Home

Gerechtshof 's-Hertogenbosch, 11-10-2018, ECLI:NL:GHSHE:2018:4232, 16/03934 tot en met 16/03938

Gerechtshof 's-Hertogenbosch, 11-10-2018, ECLI:NL:GHSHE:2018:4232, 16/03934 tot en met 16/03938

Gegevens

Instantie
Gerechtshof 's-Hertogenbosch
Datum uitspraak
11 oktober 2018
Datum publicatie
5 december 2018
ECLI
ECLI:NL:GHSHE:2018:4232
Formele relaties
Zaaknummer
16/03934 tot en met 16/03938

Inhoudsindicatie

Inlenersaansprakelijkheid. Het Hof is van oordeel dat het handelen van de Inspecteur kan worden getoetst aan het bepaalde in art. 49, lid 7, Invorderingswet. Van onzorgvuldig handelen van de Inspecteur - dat invloed heeft gehad op de aansprakelijkstelling - is geen sprake. Van de Inspecteur en de Ontvanger kan in het kader van het zorgvuldigheidsbeginsel niet worden verlangd dat zij samenwerken teneinde eerder aanslagen op te leggen en in te vorderen.

Uitspraak

Team belastingrecht

Meervoudige Belastingkamer

Kenmerken: 16/03934 tot en met 16/03938

Uitspraak op het hoger beroep van

[belanghebbende] BV,

gevestigd te [vestigingsplaats] ,

hierna: belanghebbende,

tegen de uitspraak van de Rechtbank Zeeland-West-Brabant te Breda (hierna: de Rechtbank) van 1 december 2016, nummers BRE 15/8090 tot en met 15/8094 in het geding tussen

belanghebbende,

en

de ontvanger van de Belastingdienst

hierna: de Ontvanger,

betreffende de hierna te noemen beschikkingen aansprakelijkstelling.

—————

• TE DOEN:
**a)** Wanneer is de uitspraak volgens het documentfragment gepubliceerd?
**b)** Noem alle kopjes die in het documentfragment onder "Gegevens" staan.

• VERSTREKTE GEGEVENS:
—————

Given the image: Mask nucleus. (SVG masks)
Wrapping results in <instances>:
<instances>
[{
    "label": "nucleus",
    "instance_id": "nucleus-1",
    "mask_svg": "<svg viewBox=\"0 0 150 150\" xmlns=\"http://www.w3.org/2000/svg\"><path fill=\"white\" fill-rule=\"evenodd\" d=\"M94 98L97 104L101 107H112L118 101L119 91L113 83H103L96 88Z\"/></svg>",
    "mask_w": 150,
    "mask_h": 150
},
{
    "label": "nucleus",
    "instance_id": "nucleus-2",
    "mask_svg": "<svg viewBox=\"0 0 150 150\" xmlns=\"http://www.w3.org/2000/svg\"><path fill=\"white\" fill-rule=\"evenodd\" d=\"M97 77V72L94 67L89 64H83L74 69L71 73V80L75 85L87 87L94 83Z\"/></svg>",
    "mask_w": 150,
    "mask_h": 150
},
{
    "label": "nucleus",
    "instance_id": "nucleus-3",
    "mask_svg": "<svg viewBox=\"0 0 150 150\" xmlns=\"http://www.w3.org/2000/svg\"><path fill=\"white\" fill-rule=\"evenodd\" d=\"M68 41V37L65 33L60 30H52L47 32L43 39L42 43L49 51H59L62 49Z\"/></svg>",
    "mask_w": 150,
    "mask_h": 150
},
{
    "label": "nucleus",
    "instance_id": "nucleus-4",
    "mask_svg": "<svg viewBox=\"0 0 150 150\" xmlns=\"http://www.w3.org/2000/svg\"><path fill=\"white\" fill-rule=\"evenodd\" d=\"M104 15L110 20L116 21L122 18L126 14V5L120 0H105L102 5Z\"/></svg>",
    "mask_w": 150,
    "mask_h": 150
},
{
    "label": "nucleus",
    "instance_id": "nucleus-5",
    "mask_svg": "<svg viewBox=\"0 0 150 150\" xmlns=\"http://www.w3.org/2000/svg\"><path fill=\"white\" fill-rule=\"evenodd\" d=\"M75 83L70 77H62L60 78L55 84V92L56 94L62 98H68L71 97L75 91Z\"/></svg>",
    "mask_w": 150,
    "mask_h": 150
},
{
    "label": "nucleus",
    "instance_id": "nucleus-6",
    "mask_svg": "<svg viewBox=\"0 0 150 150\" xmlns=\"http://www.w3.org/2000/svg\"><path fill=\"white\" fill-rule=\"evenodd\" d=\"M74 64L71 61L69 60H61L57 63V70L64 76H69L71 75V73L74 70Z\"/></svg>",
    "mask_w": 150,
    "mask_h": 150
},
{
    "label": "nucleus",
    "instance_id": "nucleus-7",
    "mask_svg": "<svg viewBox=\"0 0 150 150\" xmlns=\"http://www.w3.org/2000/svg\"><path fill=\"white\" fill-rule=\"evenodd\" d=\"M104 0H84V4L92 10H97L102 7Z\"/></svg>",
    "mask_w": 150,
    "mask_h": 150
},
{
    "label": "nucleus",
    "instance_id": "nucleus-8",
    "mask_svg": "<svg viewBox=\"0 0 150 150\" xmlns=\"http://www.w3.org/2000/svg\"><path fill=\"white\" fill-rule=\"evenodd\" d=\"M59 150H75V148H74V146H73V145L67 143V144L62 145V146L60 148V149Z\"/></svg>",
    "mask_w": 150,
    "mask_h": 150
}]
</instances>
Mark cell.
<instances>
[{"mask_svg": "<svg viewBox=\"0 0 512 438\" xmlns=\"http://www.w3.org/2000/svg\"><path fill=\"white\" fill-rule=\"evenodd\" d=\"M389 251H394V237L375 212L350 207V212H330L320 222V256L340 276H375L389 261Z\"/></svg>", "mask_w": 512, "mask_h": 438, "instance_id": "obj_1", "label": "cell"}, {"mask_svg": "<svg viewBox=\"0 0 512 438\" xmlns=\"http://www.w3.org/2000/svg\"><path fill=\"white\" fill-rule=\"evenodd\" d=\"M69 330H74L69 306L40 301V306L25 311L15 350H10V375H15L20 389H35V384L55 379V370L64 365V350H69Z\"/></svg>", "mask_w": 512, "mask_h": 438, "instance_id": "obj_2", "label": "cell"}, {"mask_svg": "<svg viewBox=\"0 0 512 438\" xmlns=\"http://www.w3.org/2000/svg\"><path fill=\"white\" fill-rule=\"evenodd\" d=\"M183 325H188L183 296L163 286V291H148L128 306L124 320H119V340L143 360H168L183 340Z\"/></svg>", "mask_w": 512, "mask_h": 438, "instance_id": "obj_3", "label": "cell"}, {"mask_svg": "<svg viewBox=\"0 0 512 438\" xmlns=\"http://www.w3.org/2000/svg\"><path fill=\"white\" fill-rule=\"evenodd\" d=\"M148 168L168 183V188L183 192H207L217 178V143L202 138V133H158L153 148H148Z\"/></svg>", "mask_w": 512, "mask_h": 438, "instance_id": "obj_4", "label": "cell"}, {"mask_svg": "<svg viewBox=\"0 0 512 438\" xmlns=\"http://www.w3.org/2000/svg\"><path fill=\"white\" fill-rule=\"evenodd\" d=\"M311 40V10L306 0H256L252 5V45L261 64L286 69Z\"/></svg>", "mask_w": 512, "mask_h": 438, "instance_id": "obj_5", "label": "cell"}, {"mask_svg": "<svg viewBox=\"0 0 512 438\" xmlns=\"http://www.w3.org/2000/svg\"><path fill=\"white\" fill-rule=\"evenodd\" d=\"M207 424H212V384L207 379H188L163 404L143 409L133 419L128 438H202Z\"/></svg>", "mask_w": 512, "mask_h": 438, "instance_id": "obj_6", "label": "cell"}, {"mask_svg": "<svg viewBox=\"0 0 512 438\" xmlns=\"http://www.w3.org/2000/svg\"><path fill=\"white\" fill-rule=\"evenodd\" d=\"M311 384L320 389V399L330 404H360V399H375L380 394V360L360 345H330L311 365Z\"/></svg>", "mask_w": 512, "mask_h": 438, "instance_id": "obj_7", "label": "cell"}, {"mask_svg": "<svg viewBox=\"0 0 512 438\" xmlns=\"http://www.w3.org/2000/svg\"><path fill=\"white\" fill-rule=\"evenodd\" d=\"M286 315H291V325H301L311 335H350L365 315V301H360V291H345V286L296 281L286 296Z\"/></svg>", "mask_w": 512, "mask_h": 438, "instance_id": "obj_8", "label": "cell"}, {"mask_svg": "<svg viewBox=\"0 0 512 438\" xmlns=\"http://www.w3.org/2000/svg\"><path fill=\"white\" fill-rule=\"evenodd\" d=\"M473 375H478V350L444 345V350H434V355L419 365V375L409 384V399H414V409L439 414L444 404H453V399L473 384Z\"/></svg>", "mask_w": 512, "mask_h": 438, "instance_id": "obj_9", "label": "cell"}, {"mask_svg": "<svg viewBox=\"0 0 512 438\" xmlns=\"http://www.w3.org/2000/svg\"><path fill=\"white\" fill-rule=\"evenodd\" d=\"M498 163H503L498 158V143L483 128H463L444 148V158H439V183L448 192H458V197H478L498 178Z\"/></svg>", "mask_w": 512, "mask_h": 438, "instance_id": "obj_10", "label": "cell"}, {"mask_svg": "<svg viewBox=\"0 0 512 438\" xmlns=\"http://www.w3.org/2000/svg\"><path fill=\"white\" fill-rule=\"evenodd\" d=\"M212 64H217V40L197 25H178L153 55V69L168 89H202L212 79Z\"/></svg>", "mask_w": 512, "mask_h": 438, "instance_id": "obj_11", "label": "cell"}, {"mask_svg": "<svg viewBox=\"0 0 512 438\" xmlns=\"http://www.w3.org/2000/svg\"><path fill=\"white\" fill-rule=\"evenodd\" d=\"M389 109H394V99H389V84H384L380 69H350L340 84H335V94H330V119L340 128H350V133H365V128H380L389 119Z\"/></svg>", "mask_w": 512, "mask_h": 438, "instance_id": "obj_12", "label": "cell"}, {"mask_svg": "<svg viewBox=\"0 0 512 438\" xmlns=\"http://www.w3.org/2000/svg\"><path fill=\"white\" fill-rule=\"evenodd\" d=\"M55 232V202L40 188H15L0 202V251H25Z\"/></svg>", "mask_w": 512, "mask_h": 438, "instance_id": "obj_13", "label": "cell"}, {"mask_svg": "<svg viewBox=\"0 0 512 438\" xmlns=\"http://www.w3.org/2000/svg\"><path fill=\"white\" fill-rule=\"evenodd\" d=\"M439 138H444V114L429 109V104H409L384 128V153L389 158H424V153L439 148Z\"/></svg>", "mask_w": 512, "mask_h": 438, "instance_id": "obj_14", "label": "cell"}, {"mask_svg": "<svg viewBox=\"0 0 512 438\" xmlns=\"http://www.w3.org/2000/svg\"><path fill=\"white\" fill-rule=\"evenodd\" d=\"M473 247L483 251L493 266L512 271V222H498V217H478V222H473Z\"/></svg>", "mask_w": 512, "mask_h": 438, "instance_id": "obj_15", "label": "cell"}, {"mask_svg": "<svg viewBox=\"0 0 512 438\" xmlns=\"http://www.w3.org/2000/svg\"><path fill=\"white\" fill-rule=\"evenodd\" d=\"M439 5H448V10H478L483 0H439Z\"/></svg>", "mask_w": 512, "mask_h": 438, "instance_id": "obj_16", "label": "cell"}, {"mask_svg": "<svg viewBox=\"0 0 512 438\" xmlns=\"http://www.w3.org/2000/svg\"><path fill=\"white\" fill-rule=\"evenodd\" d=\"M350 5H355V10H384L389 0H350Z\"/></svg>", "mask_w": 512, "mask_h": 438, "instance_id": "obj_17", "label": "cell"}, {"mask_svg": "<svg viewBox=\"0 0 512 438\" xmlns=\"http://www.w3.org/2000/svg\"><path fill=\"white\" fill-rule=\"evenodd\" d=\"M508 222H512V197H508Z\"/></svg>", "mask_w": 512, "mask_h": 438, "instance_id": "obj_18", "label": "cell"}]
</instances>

—————

• ANTWOORDEN PER OPDRACHT:
**a)** 5 december 2018

**b)**
Instantie
Datum uitspraak
Datum publicatie
ECLI
Formele relaties
Zaaknummer